Der Legende nach praktisch zur Gänze alleine & in seinem Schlafzimmer eingespielt, mit behutsam zurückhaltendem Gesang (so als ob er Angst hätte die Nachbarn zu wecken) klingt "Hollow", als ob auch der gute Howie so manch kalten Wintertag in Toronto alleine zubringen musste. Das Cover (ein einzelnes beleuchtetes Schlafzimmerfenster in einem dunklen Wohnblock) unterstreicht diesen Eindruck. Und dementsprechend drehen sich auch die Texte von Howie Beck um Einsamkeit, verratene Liebe, zerbrochen Freundschaften, verpasste Chancen. War sein Debütalbum "Pop & Crash" (welches er aufnahm als er aufgrund Pfeiffer'schem Drüsenfieber mehrere Wochen zuhause verbringen musste) noch charmanter Indie-Pop, so ist "Hollow" deutlich düsterer ausgefallen.
Das Album ist ein echter Slowburner und entfaltet seine Qualität nicht unbedingt beim ersten Anhören, aber dass ich es nach mittlerweile knapp 10 Jahren immer noch sehr gerne auflege (vorzugsweise im Winter), zeigt dass diese Platte einen besonderen Stellenwert in meiner Sammlung hat (was nicht zuletzt daran liegt, dass ich Howie Beck auch persönlich kennenlernen durfte).
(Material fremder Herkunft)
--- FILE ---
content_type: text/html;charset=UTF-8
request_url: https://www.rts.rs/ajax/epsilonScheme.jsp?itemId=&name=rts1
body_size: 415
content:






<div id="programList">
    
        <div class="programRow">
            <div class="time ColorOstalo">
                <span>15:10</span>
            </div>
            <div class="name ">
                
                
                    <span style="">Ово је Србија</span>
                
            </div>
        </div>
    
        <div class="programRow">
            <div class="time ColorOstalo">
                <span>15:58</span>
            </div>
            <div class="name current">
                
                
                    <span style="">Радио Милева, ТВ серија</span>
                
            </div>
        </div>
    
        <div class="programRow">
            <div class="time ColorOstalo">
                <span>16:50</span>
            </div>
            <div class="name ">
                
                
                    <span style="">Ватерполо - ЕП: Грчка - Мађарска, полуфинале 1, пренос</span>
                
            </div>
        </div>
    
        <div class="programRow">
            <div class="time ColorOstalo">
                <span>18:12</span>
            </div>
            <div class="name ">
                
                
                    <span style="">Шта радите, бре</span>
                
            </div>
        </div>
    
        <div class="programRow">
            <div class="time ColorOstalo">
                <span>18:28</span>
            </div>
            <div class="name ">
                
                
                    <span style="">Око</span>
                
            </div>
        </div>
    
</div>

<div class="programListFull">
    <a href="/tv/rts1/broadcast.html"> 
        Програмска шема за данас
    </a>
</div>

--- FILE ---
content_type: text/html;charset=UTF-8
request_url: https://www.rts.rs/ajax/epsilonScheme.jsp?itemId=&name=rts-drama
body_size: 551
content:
Als Anspieltipps empfehle ich "Baby plays around" sowie "What you found". Die beiden Songs zeigen sowohl seine Indie-Rock-Wurzeln als auch sein Händchen für Popmusik im besten Sinn. Die Singles "Maybe I belong" und "The Chance is gone" dürften sich dem Hörer als nächstes erschliessen, und dann warten mit "I won't be sorry" und "Serves you right" noch 2 ganz besondere Glanzlichter darauf entdeckt zu werden. Und wer irgendwann so richtig gefangen ist, wird auch das etwas sperrigere "Scarecrow down" (mit String-Arrangements von Taylor Savvy) ins Herz schliessen.
Auch wenn für Howie Beck das Glas eher halb leer sein dürfte, werden seine Songs nie eintönig, kitschig oder deprimierend: zu warm ist dafür seine Stimme, zu abwechslungsreich seine Songs, zu vielfältig die Arrangements. Die Instrumente sind im übrigen (bis auf die Streicher) alle von ihm selbst eingespielt. Und trotz dieser Do-it-yourself-Arbeitsweise klingt die Platte alles andere als "lo-fi", was daran liegt daß der gute Mann auch ein akribischer Klang-Tüftler mit sehr viel Liebe zum Detail ist, wenn es um das Abmischen seiner Songs geht.